START TASK DATA

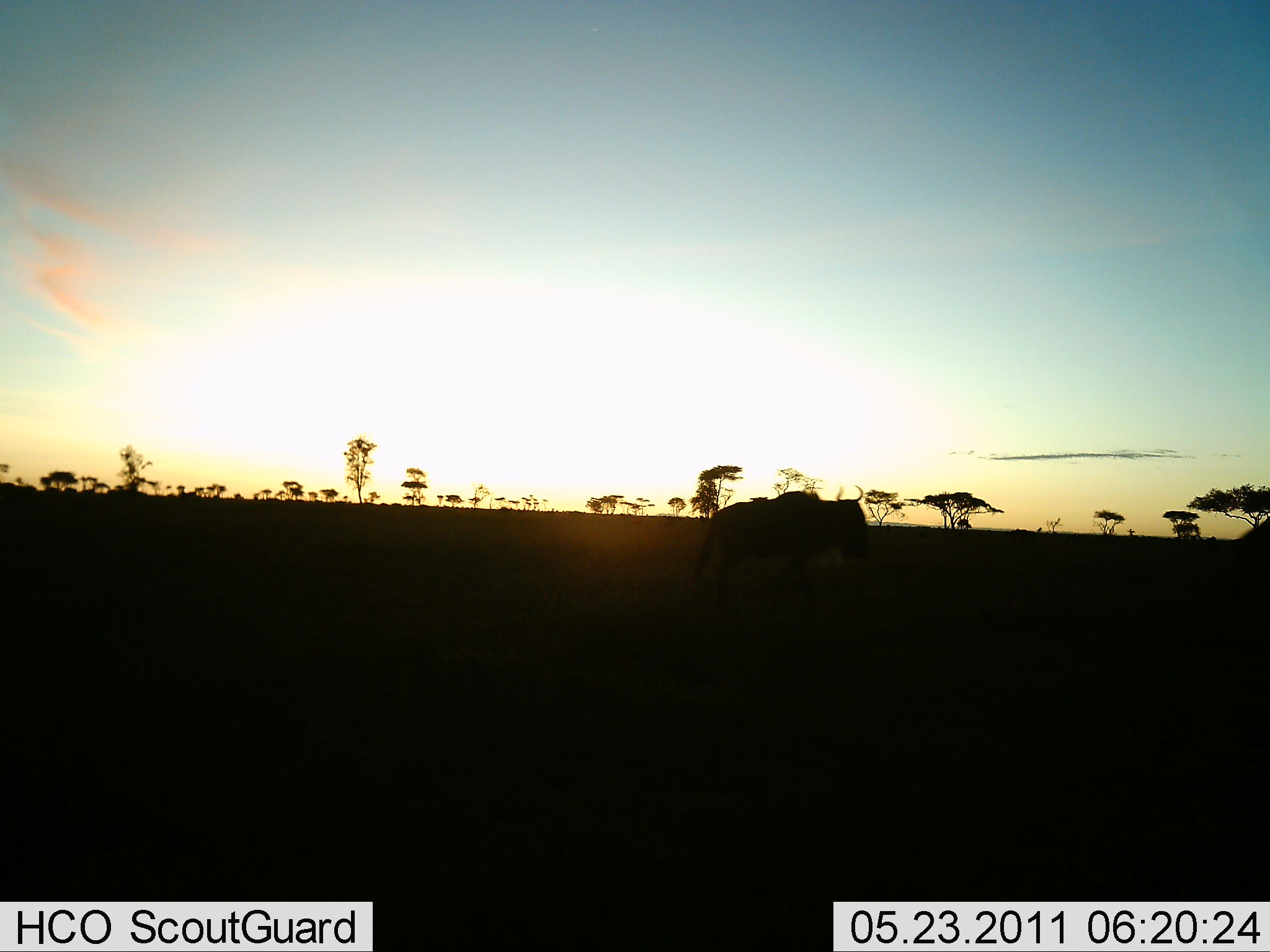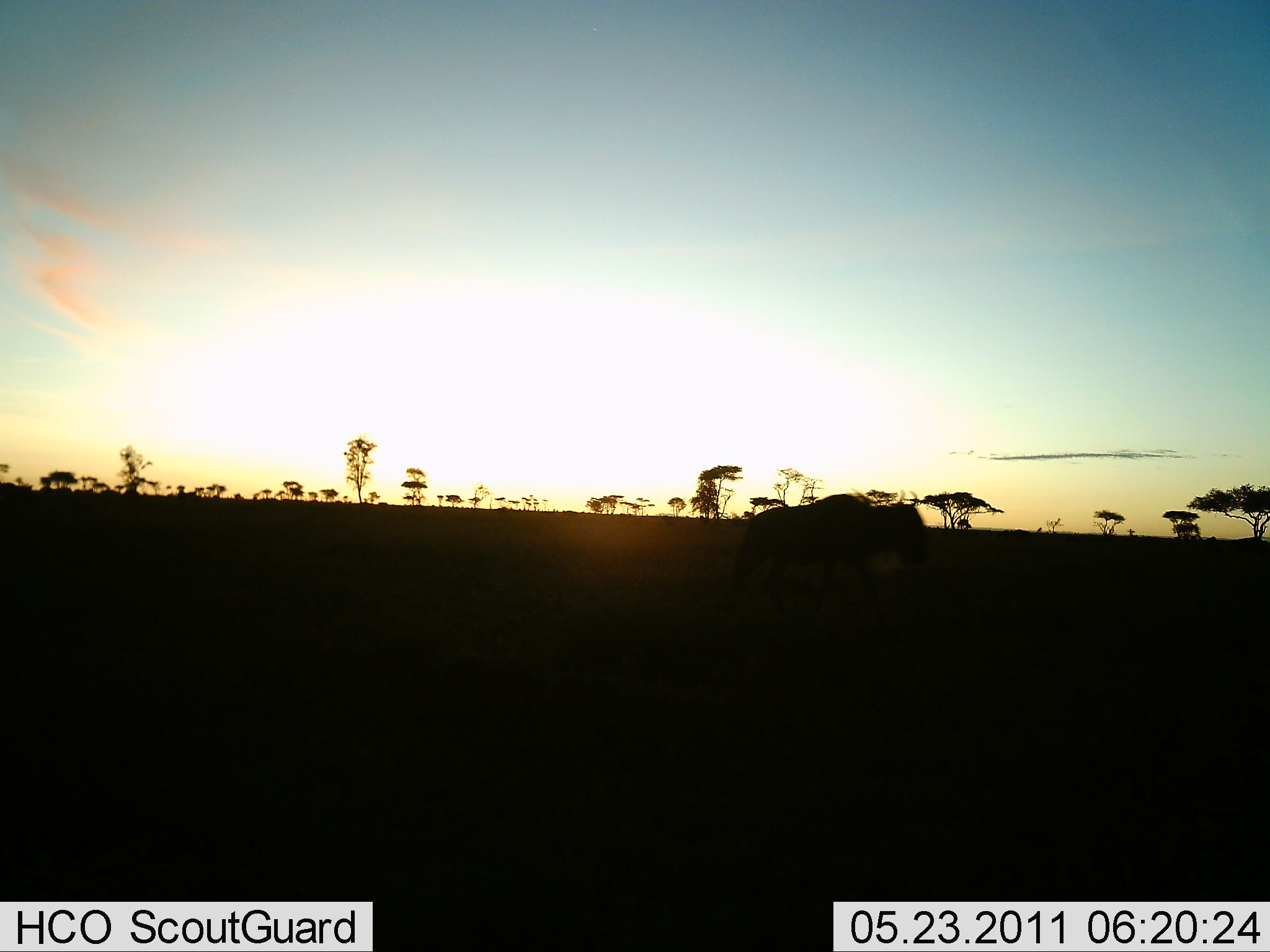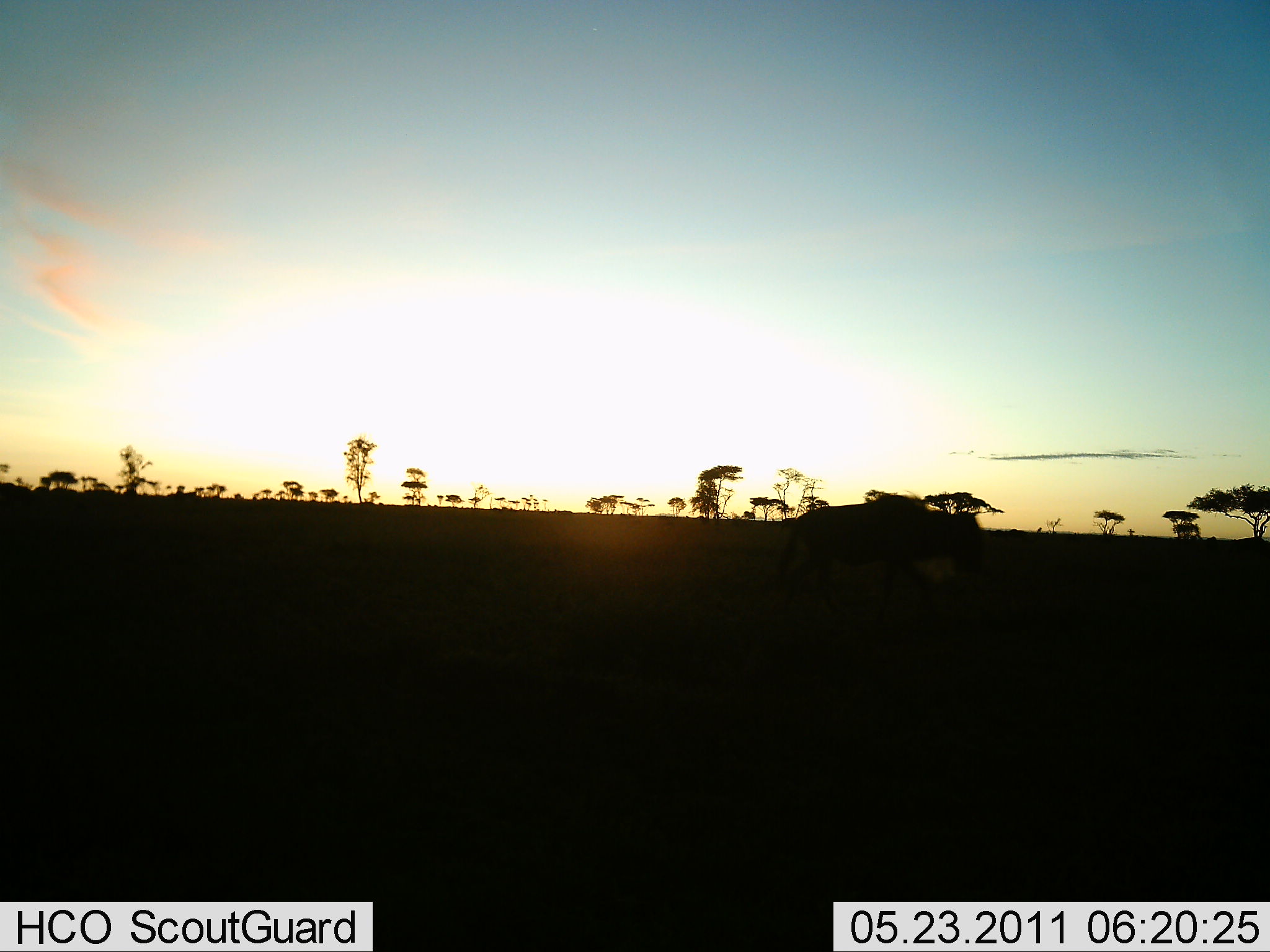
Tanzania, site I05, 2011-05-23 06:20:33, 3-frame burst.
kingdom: Animalia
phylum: Chordata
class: Mammalia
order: Artiodactyla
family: Bovidae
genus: Connochaetes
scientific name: Connochaetes taurinus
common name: blue wildebeest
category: wildebeest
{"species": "wildebeest (blue wildebeest) (Connochaetes taurinus)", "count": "3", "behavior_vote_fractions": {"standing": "15%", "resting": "0%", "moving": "77%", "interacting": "0%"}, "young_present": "0%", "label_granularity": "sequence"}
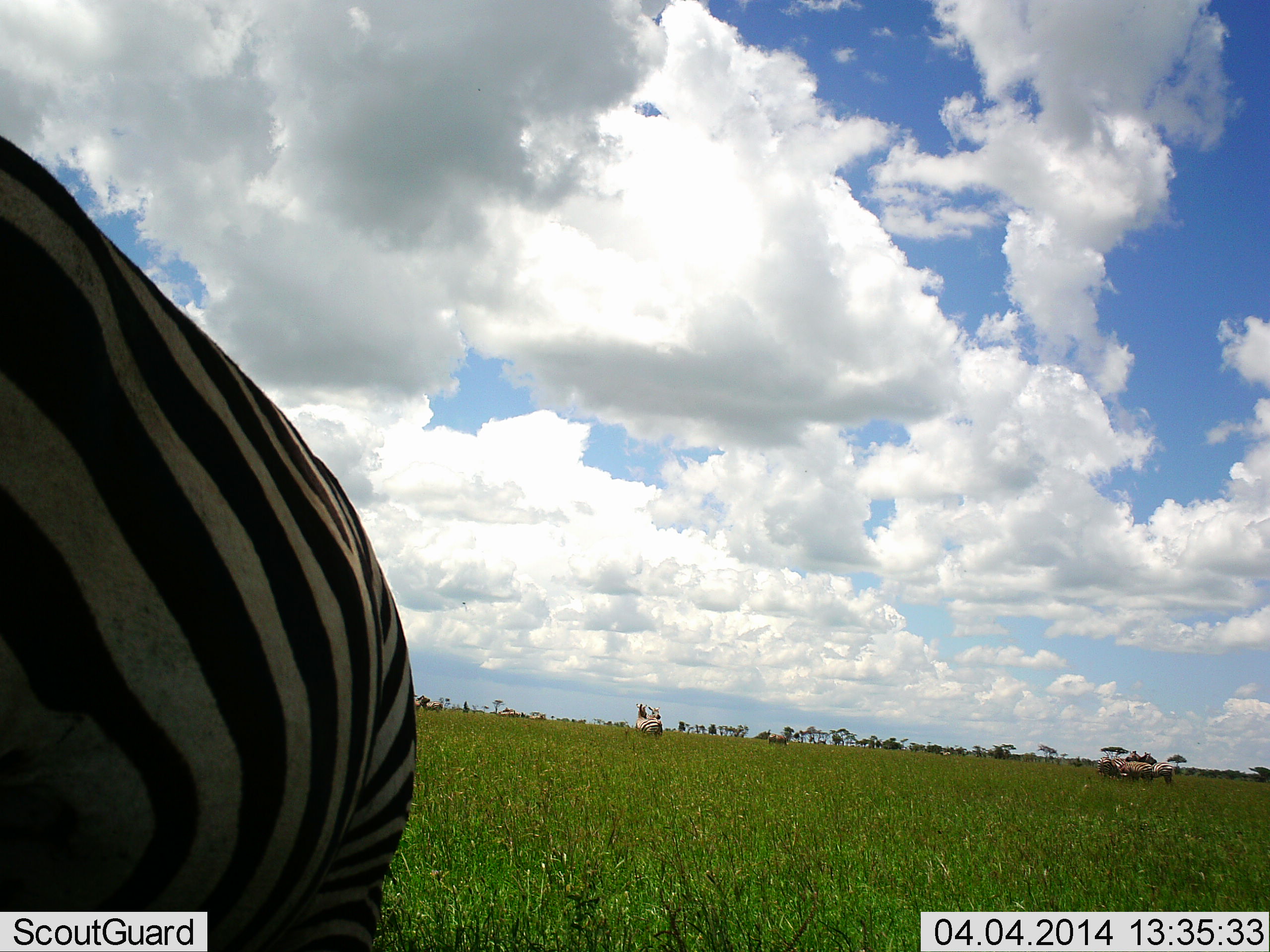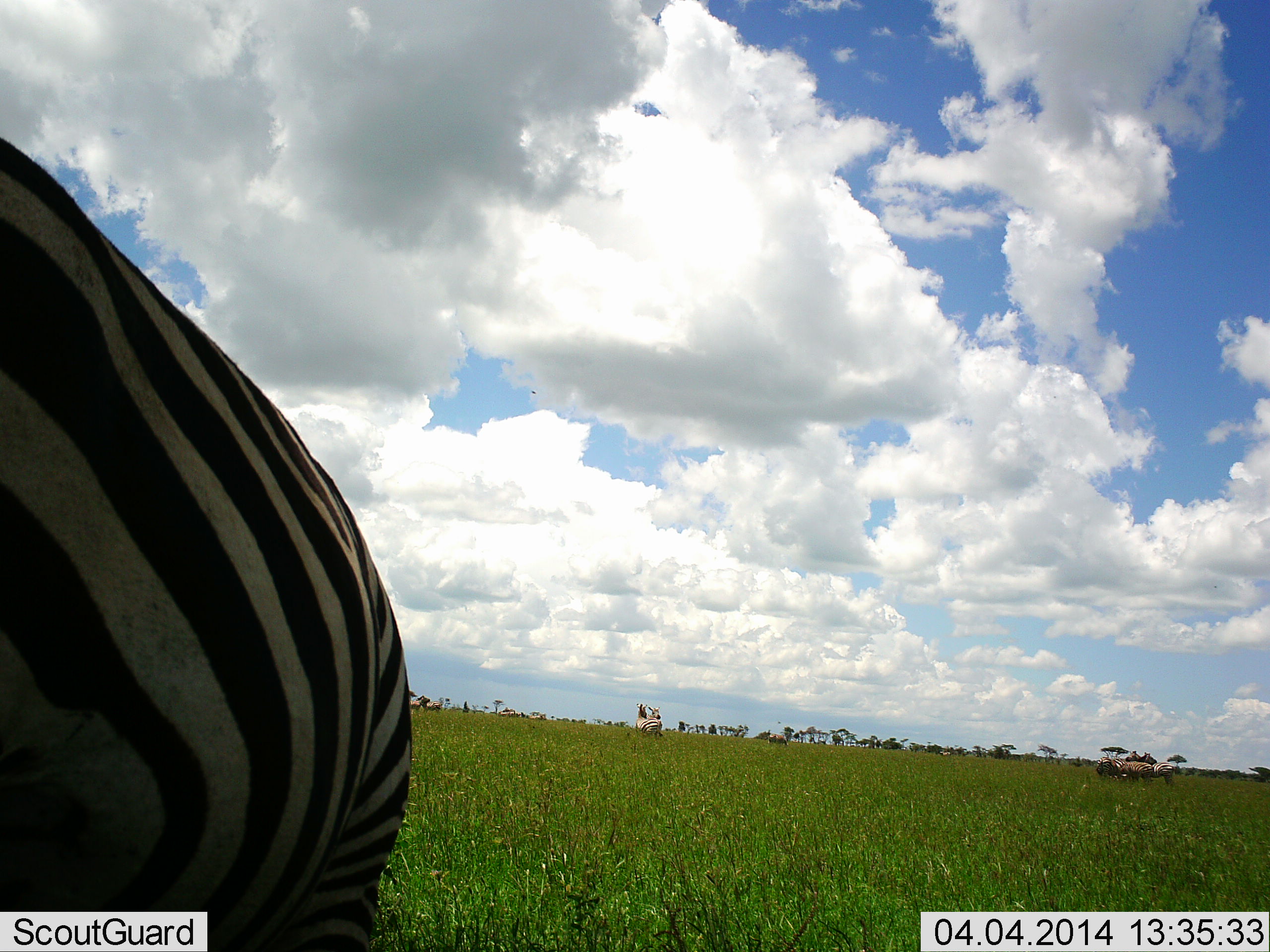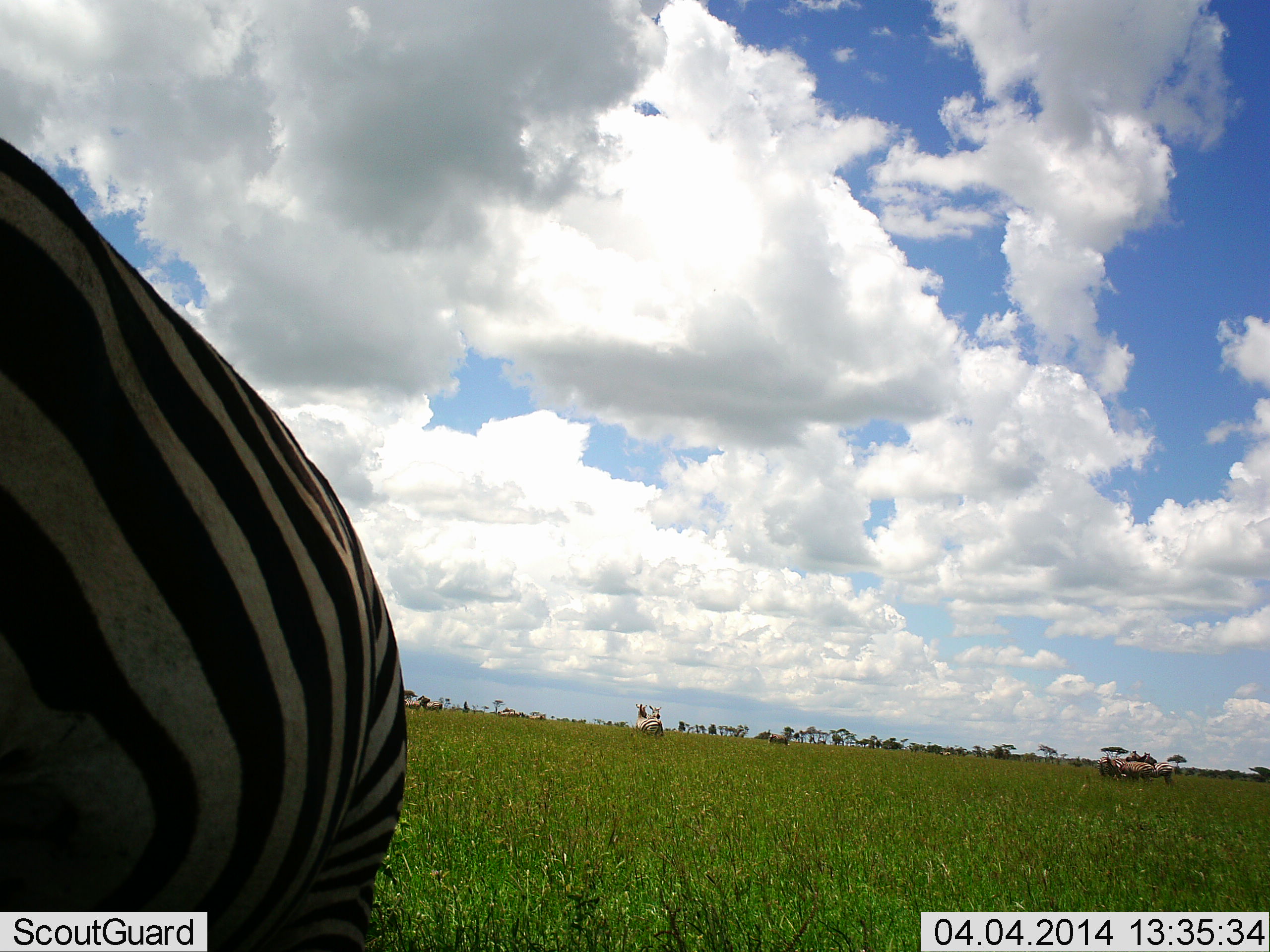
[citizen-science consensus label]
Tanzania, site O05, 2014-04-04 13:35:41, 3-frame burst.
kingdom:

END TASK DATA

◆ **WORK ORDER**
Filter the listing above for lines with the word "blue", and copy each one you find.

◆ **OUTPUT FOR THIS TASK**
common name: blue wildebeest
{"species": "wildebeest (blue wildebeest) (Connochaetes taurinus)", "count": "3", "behavior_vote_fractions": {"standing": "15%", "resting": "0%", "moving": "77%", "interacting": "0%"}, "young_present": "0%", "label_granularity": "sequence"}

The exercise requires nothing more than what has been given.